TEXTO EXTRAÍDO:
Depois, veio Tarzan (a imorredoura criação do escritor Edgar Rice Burroughs), o
homem das selvas; e, assim, espalharam-se pelo país inúmeros seres
extraordinários a serviço da lei e da ordem. Um deles cresceu na audiência,
respaldado no alcance das potentes ondas da Rádio Nacional. O interior paulista
por pouco não foi vítima da força do ANJO, um jovem da alta-roda que se
travestia de personagem investigador para defender os mais fracos.
Rubens Francisco Lucchetti salvou os paulistas, ao criar o detetive Reginaldo
Varela, que combatia o ESCORPIÃO ESCARLATE, um vilão revivido na década de 1990
em um filme dirigido por Ivan Cardoso. Esse personagem foi procurado por
diversos pontos do Brasil. Mas se tornou um CAVALEIRO OCULTO, guardado
preciosamente em Ribeirão Preto pelo seu criador, R. F. Lucchetti, um nome que
se prestava a ser heterônimo do próprio autor. Isso acontecia há cerca de meio
século atrás.

DADOS PARA ANÁLISE:
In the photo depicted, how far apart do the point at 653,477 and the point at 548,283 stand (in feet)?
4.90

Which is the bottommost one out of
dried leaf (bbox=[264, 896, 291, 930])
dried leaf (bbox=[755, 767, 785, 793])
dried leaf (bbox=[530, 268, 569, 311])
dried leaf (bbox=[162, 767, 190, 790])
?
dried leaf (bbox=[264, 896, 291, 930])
* * *
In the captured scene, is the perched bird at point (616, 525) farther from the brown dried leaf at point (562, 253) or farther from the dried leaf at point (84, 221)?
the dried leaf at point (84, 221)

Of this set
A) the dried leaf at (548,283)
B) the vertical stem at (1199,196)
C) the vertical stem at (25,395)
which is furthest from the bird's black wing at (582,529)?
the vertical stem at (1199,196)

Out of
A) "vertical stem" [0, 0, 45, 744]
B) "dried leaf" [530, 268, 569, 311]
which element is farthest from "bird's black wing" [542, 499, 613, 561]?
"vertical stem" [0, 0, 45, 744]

ENUNCIADO: Escreva a continuação do texto sobre o detetive Reginaldo Varela e os heróis da Rádio Nacional, começando logo após a última frase.

RESPOSTA DA TAREFA:
Um dia, porém, eu haveria de encontrar o Escorpião, seu criador e seu passado.
Foi uma feliz coincidência. Depois de mais cinco décadas no rádio, migrando do
formato comercial para o acadêmico, através da Universidade Federal de
Pernambuco, possuidor de uma graduação e um Mestrado em Direito, fui forçado,
ao ingressar no magistério da Comunicação Social, ensinando Jornalismo e
Radialismo, a obter um Doutorado em Artes, na Escola de Comunicações e Artes
(ECA) da Universidade de São Paulo (USP), a partir do ano de 1993. Foi numa
sala da ECA, durante aula de um mestre do Cinema, o francês Jean-Claude
Bernadet, que mantive o primeiro contato com um jovem colega, Marco Aurélio
Lucchetti, filho de Rubens. De tanto comentar sobre rádio e Cinema, conseguimos
uma identificação de propósitos. Foi aí que me surgiu o CAVALEIRO OCULTO, de
quem tentarei, modestamente, traçar um perfil muito subjetivo, por conta da
amizade que se formou daí por diante. Foram encontros em Ribeirão Preto e
depois em Jardinópolis, sempre levados pela vontade de descobrir mais e mais a
respeito do rádio paulista.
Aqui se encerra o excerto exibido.